§ **DATASET EXCERPTS**
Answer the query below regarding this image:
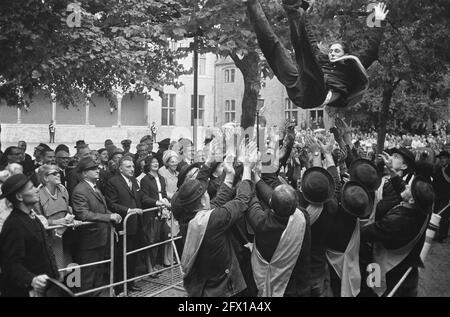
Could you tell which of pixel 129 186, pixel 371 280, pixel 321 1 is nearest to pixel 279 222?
pixel 371 280

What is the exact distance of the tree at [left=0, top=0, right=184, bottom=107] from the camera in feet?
26.0

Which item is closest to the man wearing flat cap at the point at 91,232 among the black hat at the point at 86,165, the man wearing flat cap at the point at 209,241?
the black hat at the point at 86,165

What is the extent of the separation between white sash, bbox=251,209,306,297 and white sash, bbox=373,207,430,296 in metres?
0.95

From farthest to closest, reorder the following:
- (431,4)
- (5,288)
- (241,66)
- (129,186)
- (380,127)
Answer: (380,127) → (241,66) → (431,4) → (129,186) → (5,288)

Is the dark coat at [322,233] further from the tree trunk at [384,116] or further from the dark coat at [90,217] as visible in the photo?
the tree trunk at [384,116]

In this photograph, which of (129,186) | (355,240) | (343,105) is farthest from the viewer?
(129,186)

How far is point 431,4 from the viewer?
8.60 metres

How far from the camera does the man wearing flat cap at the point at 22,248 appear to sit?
157 inches

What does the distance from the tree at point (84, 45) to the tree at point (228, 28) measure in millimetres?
514

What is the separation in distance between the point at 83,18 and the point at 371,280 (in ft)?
22.3

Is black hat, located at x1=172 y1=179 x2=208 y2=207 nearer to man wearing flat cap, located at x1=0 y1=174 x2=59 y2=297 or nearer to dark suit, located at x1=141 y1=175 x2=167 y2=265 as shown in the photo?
man wearing flat cap, located at x1=0 y1=174 x2=59 y2=297

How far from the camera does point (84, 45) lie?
9.05 m
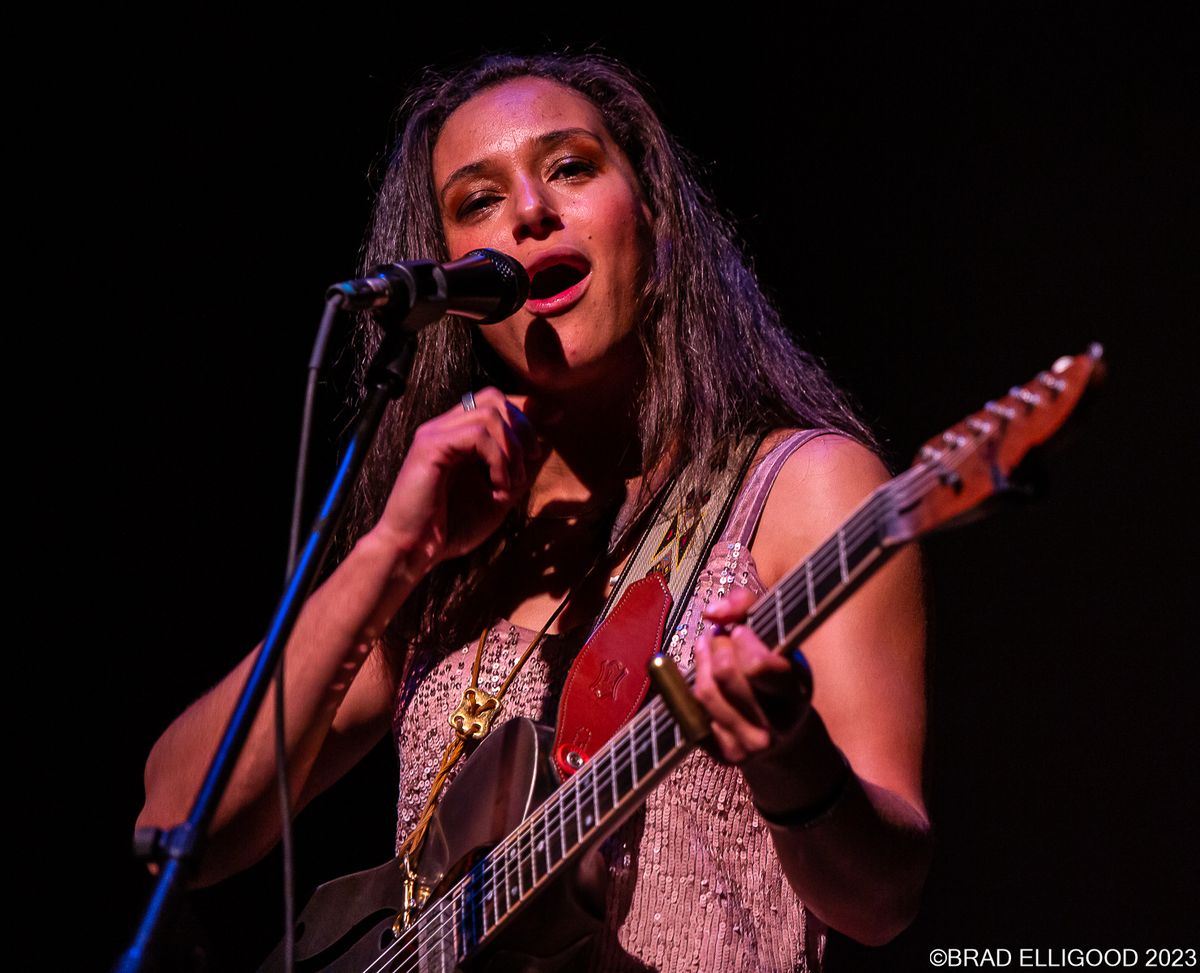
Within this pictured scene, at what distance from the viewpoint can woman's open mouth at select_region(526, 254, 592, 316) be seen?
2.11 m

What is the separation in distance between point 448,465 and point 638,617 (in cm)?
39

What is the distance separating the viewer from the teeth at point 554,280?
6.96 ft

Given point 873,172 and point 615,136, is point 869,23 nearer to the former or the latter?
point 873,172

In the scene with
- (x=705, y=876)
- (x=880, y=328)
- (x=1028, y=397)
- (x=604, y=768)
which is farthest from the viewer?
(x=880, y=328)

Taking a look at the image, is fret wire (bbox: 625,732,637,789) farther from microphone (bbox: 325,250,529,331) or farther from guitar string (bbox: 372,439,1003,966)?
microphone (bbox: 325,250,529,331)

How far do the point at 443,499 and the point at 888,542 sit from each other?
837 millimetres

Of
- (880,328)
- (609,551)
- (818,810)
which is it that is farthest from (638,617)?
(880,328)

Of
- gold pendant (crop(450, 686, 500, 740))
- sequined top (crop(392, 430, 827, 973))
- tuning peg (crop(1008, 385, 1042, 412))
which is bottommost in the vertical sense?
sequined top (crop(392, 430, 827, 973))

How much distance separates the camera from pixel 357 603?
1777mm

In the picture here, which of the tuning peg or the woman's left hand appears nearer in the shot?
the tuning peg

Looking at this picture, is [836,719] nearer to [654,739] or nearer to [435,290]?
[654,739]

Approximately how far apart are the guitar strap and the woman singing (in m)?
0.03

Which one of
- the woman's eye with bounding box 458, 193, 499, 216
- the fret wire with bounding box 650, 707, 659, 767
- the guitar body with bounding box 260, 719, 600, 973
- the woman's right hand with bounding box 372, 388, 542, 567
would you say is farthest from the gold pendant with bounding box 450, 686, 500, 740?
the woman's eye with bounding box 458, 193, 499, 216

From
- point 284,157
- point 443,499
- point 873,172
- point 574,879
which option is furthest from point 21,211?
point 574,879
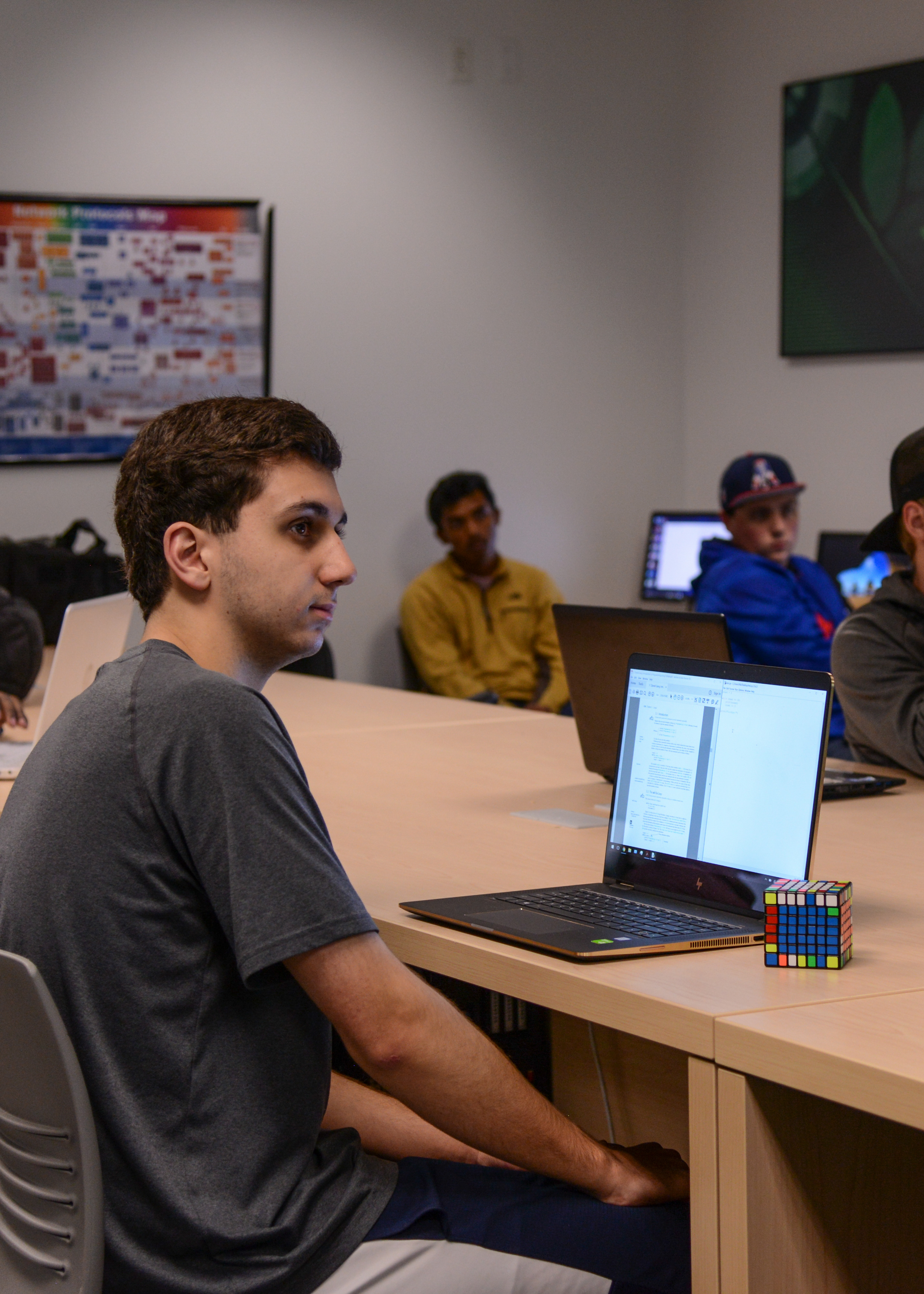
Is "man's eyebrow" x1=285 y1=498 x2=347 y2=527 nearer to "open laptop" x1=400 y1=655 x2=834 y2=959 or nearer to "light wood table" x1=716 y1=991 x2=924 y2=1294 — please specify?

§ **SET PROBLEM**
Extract exactly the lines from the one containing "How much distance" through the last line of the records above, both included, and leave out the pictures.

§ **WRITTEN RESPONSE**
How much distance separates the camera from pixel 357 603?
1777mm

In the picture here, which of the tuning peg or the woman's left hand appears nearer in the shot?
the tuning peg

Looking at this picture, is [836,719] nearer to [654,739] or nearer to [435,290]?
[654,739]

Approximately how far apart are the guitar strap and the woman singing (in m)?
0.03

Which one of
- the woman's eye with bounding box 458, 193, 499, 216
- the fret wire with bounding box 650, 707, 659, 767
- the guitar body with bounding box 260, 719, 600, 973
- the woman's right hand with bounding box 372, 388, 542, 567
would you say is farthest from the gold pendant with bounding box 450, 686, 500, 740?
the woman's eye with bounding box 458, 193, 499, 216

From
- point 284,157
- point 443,499
- point 873,172
- point 574,879
which option is furthest from point 21,211?
point 574,879
Is "man's eyebrow" x1=285 y1=498 x2=347 y2=527 nearer to "open laptop" x1=400 y1=655 x2=834 y2=959 or nearer to "light wood table" x1=716 y1=991 x2=924 y2=1294 — please specify?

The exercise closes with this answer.